As we are living in a networked world, increasingly government bodies execute their tasks while collaborating in networks of various other stakeholders. This also happens when it comes to collecting, providing or working with data as part of public tasks. One of the potential detrimental side effects is that it quickly becomes unclear who can decide to open such data up. Or whether a government entity, who wants to publish data as part of a policy intervention, still feels able to do so. This ability to decide over your own data, I call data sovereignty. I think without proper attention, the data sovereignty of public institutions is under pressure in collaborative situations and a threat to the freedom of public entities to decide and act on their own open data efforts. This is especially problematic where the lack of data sovereignty hinders public entities in deploying open data as a policy instrument.
I have just completed an inventory of the data sets that a Dutch province holds and the visible erosion of data sovereignty was the main unexpected outcome for me.
This erosion takes different shapes. Here are a few examples of it, encountered in the Province I mentioned:
- Data collection on businesses locations and the number of people they employ (to track employment per municipality per sector) is being pooled by all provinces (as a national level data set is more useful). The pooling takes place in a separate legal entity. It is unclear if this entity still falls under FOIA and re-use regulations. This entity also exploits the data by selling it. Logical at the organisational level perhaps, but illogical in comparison with the provincial public task (and maybe not even legal under the Re-Use law). Opening up the data needs to be done through that new entity, meaning not just convincing yourself, but all other provinces as well as the entity who has commercial interest in not being convinced. The slowest will thus set the speed.
- Data collection on traffic flows, collected by the Province, is stored directly in a national data warehouse (NDW). Again pooling data makes it more useful, but the Province cannot store cleaned data there (anomalies filtered out, pattern changes explained etc.), so always needs to redo that cleaning and filtering whenever they want to work or access their own data. Although the publicly owned NDW now publishes open data, until recently they saw themselves as a commercial outfit, adverse to the notion of open data.
- Data collection on bicycle traffic, done by the Province, is stored in the online database of a French service provider active in the entire EU. Ownership of the data is unclear. The Province only accesses the data through the French website. If a FOIA request came, it would be unclear if providing the data runs counter to any rights the service provider is claiming.
- Data collection on the prevalence of bird species is being collected in collaboration with nature preservation groups and large numbers of volunteers. The Province pays for the data collection, but the nature preservation groups claim their volunteers (by virtue of their voluntary efforts) are the rightful owners of the data. Without seeking internal legal advice, the discussion remains unsolved and stalls.
None of these situations are unsolvable, all of them can get a definitive answer.

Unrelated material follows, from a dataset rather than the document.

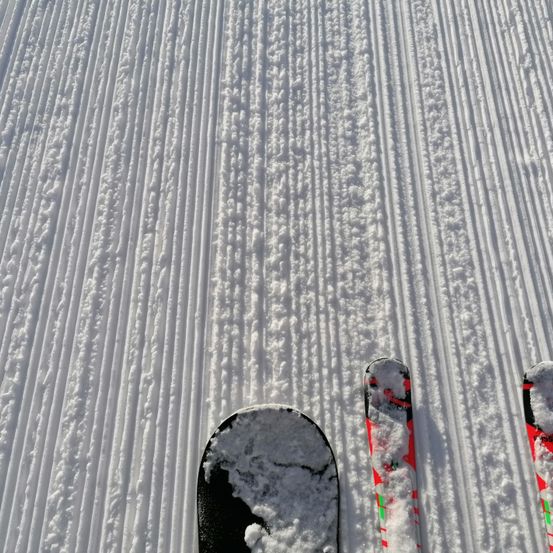 Bild enthält, Nature, Outdoors, Piste, Snow, Sport, Leisure Activities, Person, Skiing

The issue however is that nobody is clearly in a position, or has the explicit role to make sure such an definitive answer gets formulated. Because of that, uncertainties remain, which easily leads to inaction. If and when the Province wants to act to open data up, it therefore easily runs into all kinds of questions that will slow action down, or ensure action does not get taken.
It is entirely logical that public entities are collaborating in networks with other public entities and domain-specific stakeholders for the collection, dissemination and use of data. It is also certain, given our networked society and the drive for efficiency, the number of situations where such collaboration takes place will only rise. However, for the drive towards more openness it is detrimental when ownership of public data becomes unclear, gets transferred to an entity that potentially falls outside the scope of FOIA, or falls under the rights of a private entity, just because nobody sought to clarify such matters at the outset.
Public entities should learn to strongly guard their data sovereignty if they want to maintain their own agency in using opening up data as a policy instrument. Moving to open by design as a default for the public sector, requires stopping the erosion of data sovereignty.